How is sick sinus syndrome diagnosed?
A slow pulse, especially one that is irregular, may be the first indication of sick sinus syndrome. Electrocardiography (ECGs) is a commonly used method of detecting sick sinus syndrome. ECG monitoring for 24 hours is most useful, since with this syndrome, heart rate may alternate between slow and fast, and the determination of this fact can help differentiate sick sinus
syndrome from other arrhythmias.
Diagnosis of sick sinus syndrome begins with a history and physical exam. A heart tracing, called an electrocardiogram or ECG, can confirm the diagnosis. This test records the electrical activity in the heart, which is abnormal when symptoms occur.
Because symptoms come and go, a Holter monitor is often used to track the electrical activity of the heart over a longer period of time. This monitor can be worn for 24 hours or more, so that a heart tracing can be obtained during symptoms. If the abnormal electrical activity of sick sinus syndrome is seen on the heart tracing when symptoms occur, the diagnosis can be made.

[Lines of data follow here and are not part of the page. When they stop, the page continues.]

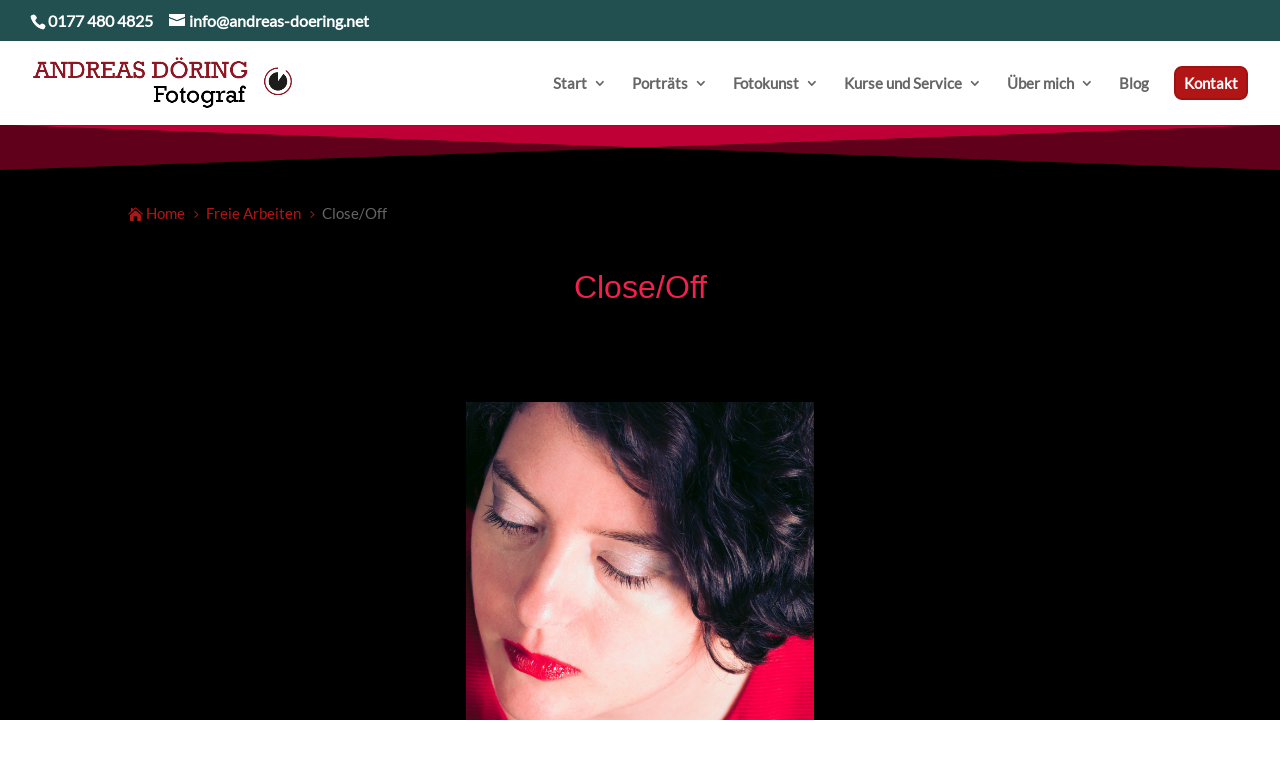

--- FILE ---
content_type: text/css
request_url: https://andreas-doering.net/wp-content/et-cache/791/et-core-unified-tb-1371-deferred-791.min.css?ver=1765092257
body_size: 1197
content:
@font-face{font-family:"Kumbh Sans";font-display:swap;src:url("https://andreas-doering.net/wp-content/uploads/et-fonts/KumbhSans-VariableFont_YOPQwght.ttf") format("truetype")}@font-face{font-family:"Lato";font-display:swap;src:url("https://andreas-doering.net/wp-content/uploads/et-fonts/Lato-Regular.ttf") format("truetype")}div.et_pb_section.et_pb_section_0_tb_footer{background-image:linear-gradient(180deg,#cccccc 0%,#acacac 100%)!important}.et_pb_section_0_tb_footer{border-radius:0 0 0 0;overflow:hidden;z-index:10;box-shadow:0px 12px 80px -6px rgba(0,0,0,0.3)}.et_pb_section_0_tb_footer.et_pb_section{padding-top:0px;padding-right:30px;padding-bottom:0px;padding-left:30px;margin-top:0vw;margin-right:0vw;margin-left:0vw;background-color:#cccccc!important}.et_pb_row_0_tb_footer.et_pb_row{padding-top:0px!important;padding-bottom:0px!important;margin-top:-40px!important;margin-bottom:-40px!important;padding-top:0px;padding-bottom:0px}.et_pb_row_0_tb_footer,body #page-container .et-db #et-boc .et-l .et_pb_row_0_tb_footer.et_pb_row,body.et_pb_pagebuilder_layout.single #page-container #et-boc .et-l .et_pb_row_0_tb_footer.et_pb_row,body.et_pb_pagebuilder_layout.single.et_full_width_page #page-container #et-boc .et-l .et_pb_row_0_tb_footer.et_pb_row,.et_pb_row_1_tb_footer,body #page-container .et-db #et-boc .et-l .et_pb_row_1_tb_footer.et_pb_row,body.et_pb_pagebuilder_layout.single #page-container #et-boc .et-l .et_pb_row_1_tb_footer.et_pb_row,body.et_pb_pagebuilder_layout.single.et_full_width_page #page-container #et-boc .et-l .et_pb_row_1_tb_footer.et_pb_row{width:100%;max-width:2560px}.et_pb_image_0_tb_footer{width:90%;max-width:100%;text-align:left;margin-left:0}.et_pb_text_0_tb_footer.et_pb_text,.et_pb_text_1_tb_footer.et_pb_text,.et_pb_text_2_tb_footer.et_pb_text,.et_pb_text_4_tb_footer.et_pb_text,.et_pb_text_5_tb_footer.et_pb_text,.et_pb_text_6_tb_footer.et_pb_text,.et_pb_text_7_tb_footer.et_pb_text,.et_pb_text_8_tb_footer.et_pb_text,.et_pb_text_9_tb_footer.et_pb_text,.et_pb_text_10_tb_footer.et_pb_text,.et_pb_text_11_tb_footer.et_pb_text,.et_pb_text_12_tb_footer.et_pb_text,.et_pb_text_13_tb_footer.et_pb_text,.et_pb_text_14_tb_footer.et_pb_text,.et_pb_text_15_tb_footer.et_pb_text,.et_pb_text_16_tb_footer.et_pb_text,.et_pb_text_17_tb_footer.et_pb_text,.et_pb_text_18_tb_footer.et_pb_text,.et_pb_text_20_tb_footer.et_pb_text,.et_pb_text_21_tb_footer.et_pb_text,.et_pb_text_22_tb_footer.et_pb_text,.et_pb_text_23_tb_footer.et_pb_text,.et_pb_text_24_tb_footer.et_pb_text,.et_pb_text_25_tb_footer.et_pb_text{color:#000000!important}.et_pb_text_0_tb_footer,.et_pb_text_1_tb_footer,.et_pb_text_2_tb_footer{font-family:'Lato',Helvetica,Arial,Lucida,sans-serif;font-size:19px;margin-top:20px!important}.et_pb_text_3_tb_footer.et_pb_text,.et_pb_text_19_tb_footer.et_pb_text{color:#224F50!important}.et_pb_text_3_tb_footer,.et_pb_text_19_tb_footer{font-family:'Kumbh Sans',Helvetica,Arial,Lucida,sans-serif;font-weight:600;font-size:24px;margin-top:10px!important;margin-bottom:30px!important}.et_pb_divider_0_tb_footer,.et_pb_divider_1_tb_footer{width:30%}.et_pb_divider_0_tb_footer:before,.et_pb_divider_1_tb_footer:before{border-top-color:#000000;border-top-width:2px}.et_pb_text_4_tb_footer{font-family:'Lato',Helvetica,Arial,Lucida,sans-serif;font-weight:700;font-size:19px;margin-bottom:12px!important}.et_pb_text_5_tb_footer,.et_pb_text_6_tb_footer,.et_pb_text_7_tb_footer,.et_pb_text_8_tb_footer,.et_pb_text_9_tb_footer,.et_pb_text_10_tb_footer,.et_pb_text_12_tb_footer,.et_pb_text_13_tb_footer,.et_pb_text_15_tb_footer,.et_pb_text_16_tb_footer,.et_pb_text_17_tb_footer,.et_pb_text_18_tb_footer,.et_pb_text_21_tb_footer,.et_pb_text_22_tb_footer,.et_pb_text_23_tb_footer,.et_pb_text_24_tb_footer,.et_pb_text_25_tb_footer{font-size:17px;margin-bottom:12px!important}.et_pb_text_11_tb_footer,.et_pb_text_14_tb_footer{font-weight:700;font-size:19px;margin-bottom:12px!important}.et_pb_text_20_tb_footer{font-family:'Lato',Helvetica,Arial,Lucida,sans-serif;font-size:17px;margin-bottom:12px!important}.et_pb_section_1_tb_footer{border-radius:0 0 0 0;overflow:hidden;height:100px;min-height:100px;max-height:100px}.et_pb_section_1_tb_footer.et_pb_section{padding-top:2px;padding-bottom:2px;background-color:#224f50!important}.et_pb_divider_2_tb_footer{margin-top:-29px!important}.et_pb_divider_2_tb_footer:before{border-top-color:#000000;border-top-width:3px}.et_pb_column_0_tb_footer,.et_pb_column_1_tb_footer,.et_pb_column_2_tb_footer{padding-top:100px;padding-right:50px;padding-bottom:100px;padding-left:50px}.et_pb_divider_0_tb_footer.et_pb_module,.et_pb_divider_1_tb_footer.et_pb_module{margin-left:auto!important;margin-right:auto!important}@media only screen and (max-width:980px){.et_pb_image_0_tb_footer .et_pb_image_wrap img{width:auto}.et_pb_column_0_tb_footer{padding-top:100px;padding-bottom:0px}.et_pb_column_1_tb_footer{padding-top:100px;padding-right:50px;padding-bottom:0px;padding-left:50px}}@media only screen and (max-width:767px){.et_pb_image_0_tb_footer .et_pb_image_wrap img{width:auto}.et_pb_column_0_tb_footer{padding-top:100px;padding-bottom:0px}.et_pb_column_1_tb_footer{padding-top:100px;padding-right:50px;padding-bottom:0px;padding-left:50px}}@font-face{font-family:"Kumbh Sans";font-display:swap;src:url("https://andreas-doering.net/wp-content/uploads/et-fonts/KumbhSans-VariableFont_YOPQwght.ttf") format("truetype")}@font-face{font-family:"Lato";font-display:swap;src:url("https://andreas-doering.net/wp-content/uploads/et-fonts/Lato-Regular.ttf") format("truetype")}.ba_logo_grid_child_0 .dtq-logo-grid__item,.ba_logo_grid_child_1 .dtq-logo-grid__item,.ba_logo_grid_child_2 .dtq-logo-grid__item,.ba_logo_grid_child_3 .dtq-logo-grid__item,.ba_logo_grid_child_4 .dtq-logo-grid__item,.ba_logo_grid_child_5 .dtq-logo-grid__item,.ba_logo_grid_child_6 .dtq-logo-grid__item,.ba_logo_grid_child_7 .dtq-logo-grid__item,.ba_logo_grid_child_8 .dtq-logo-grid__item{background-color:#e2e5ed!important;padding-top:50px!important;padding-right:50px!important;padding-bottom:50px!important;padding-left:50px!important}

Electrocardiograms (ECGs or EKGs) provide a record of the heart's electrical activity. This simple test records any abnormal findings in the heart's electrical impulses. Electrodes are placed on the arms and chest to monitor electrical activity, which is recorded on graph paper. Information can be obtained during rest or exercise. Sometimes a 24-hour ECG (Holter monitor) is used to show a change in rhythm over time while you go about daily activities.
Echocardiograms (ECHOs) may be ordered if your doctor suspects a problem with the heart muscle or one of the valves that channel blood through the heart. During an ECHO, sound waves are bounced off the heart, and the returning signals are converted into a moving image on a video screen.